No tax credits awarded this cycle for Middletown microbrew

A lot of developers were breathing easier last week after Ohio’s biennial budget was signed into law last week.

During the last weeks of the budget process in the Ohio General Assembly, there was a proposal to drop the historic preservation tax credits from the budget. However, that proposal was short-lived and escaped any line item vetoes and was put back into the budget that was signed last week by Ohio Gov. John Kasich.

Had the historic tax credits been eliminated, it would have resulted in roughly a $1.7 million loss to the Manchester Hotel project and about $600,000 from the Snider Building/Brewery project, said Illinois developer William Grau, who heads the ownership group redeveloping both projects.

In a recent email response to the Journal-News, Grau said, “The State Historic Tax Credits are imperative to the Manchester Hotel’s redevelopment as a hotel, but we believe to create a destination, both buildings need to be redeveloped.”

Grau said had the tax credits been discontinued, “Our plan B is the redevelopment of the Manchester Hotel as a hotel, at the urging of the city. Our original proposal was to redevelop the Manchester Hotel as apartments, and if the State Historic Tax Credits we’re to be eliminated, that option would need to be reconsidered.”

Now that the state historic tax credit program remains in place for the next two years, Grau said his group is still on track to submit the historic tax credit application for the $12.7 million Manchester project in September as previously announced.
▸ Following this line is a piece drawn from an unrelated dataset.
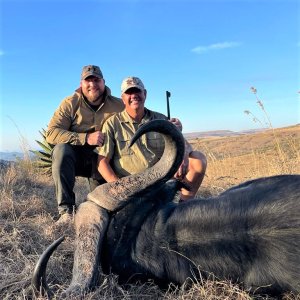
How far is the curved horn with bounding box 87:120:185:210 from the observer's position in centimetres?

As for the $3.5 million Snider Building project, the application for historic tax credits that was submitted at the end of March was ruled ineligible by the Ohio Development Services Agency, which administers the program.

Penny Martin, a development services agency spokeswoman, said the Snider application was ineligible because there was no pre-application meeting held with the State Historic Preservation Office. She said the project is eligible to apply in the next round. The application deadline is Sept. 30 and awards for that cycle will be announced on Dec. 31.

Grau said today via email that his group will be resubmitting an application for the Snider Building project by the September deadline along with the application for the Manchester project as previously announced.

He recently told the Journal-News that SHPO was reviewing the restoration plans for the Snider Building provided by Hardlines Design Company. On Tuesday, Grau said the SHPO pre-application meeting needs to scheduled before Sept. 15 and that the meeting, which deals with project plans/design and is the responsibility of Hardlines Design which is also SHPO’s project architect.

“Our original intent was to apply in Round 15 (September 2015) for both the Manchester Hotel and Snider Building but choose to submit an application for the Snider Building in Round 14 in hopes of getting a jump on the microbrewery,” Grau said via email today.

He said “the Historic Tax Credits are comprised of two parts…the State Historic Tax Credits and the Federal Historic Tax Credits. We have been working with SHPO for plan/design approval for the Manchester Hotel since Sept. 30 (Round 13) and the Snider Building since March 31, 2015 (Round 14). Upon SHPO approval, the Manchester Hotel and Snider Building will be eligible for Federal Historic Tax Credits.”

Grau said assuming the State Historic Tax Credits are awarded in December, the Snider Building construction could begin in January 2016 with the completion and opening of the microbrewery and taproom in September, just in time for Oktoberfest. He also said that assuming New Market Tax Credits are secured and the State Historic Tax Credits are awarded in December, the Manchester Hotel construction could begin in April 2016 with completion and opening in June 2017.

Grau also said the group is currently in talks with several existing microbreweries as potential partners, including Cigar City Brewing located in Tampa, Fla.

Although the projects have hit a snag in seeking historic preservation tax credits, Grau’s group may receive some positive financial news tonight.

That is when Middletown City Council is expected to approve a pair of Community Reinvestment Area tax abatements for both projects for 100 percent for 12 years.

City officials said the Manchester tax abatement is valued at approximately $104,000 a year for a total of $1.24 million over the 12-year abatement period. The city’s portion of the property taxes that would be abated is estimated to be $9,660 a year or $115,920 over the abatement period. Announced plans call for The Manchester Inn, which closed four years ago, to be restored back to an operating 70-room/suite boutique hotel with a restaurant, conference and meeting space, and additional commercial office space as well as the historic ballroom event space.

According to city officials, the tax abatement for the Snider Building, also known as the Sonshine Building, is valued at $45,000 a year for a total of $546,00 over the 12-year abatement. The Snider Building is to be redeveloped as a brewery, taproom, distillery project that would have a direct relationship with the Manchester Hotel redevelopment.

In 2010, Middletown created a community reinvestment area to use all reasonable incentive measures to assist and encourage development in the downtown area of Middletown. Based on state guidelines, CRA abatements can be used for residential developments, industrial/commercial developments, or a combination of both.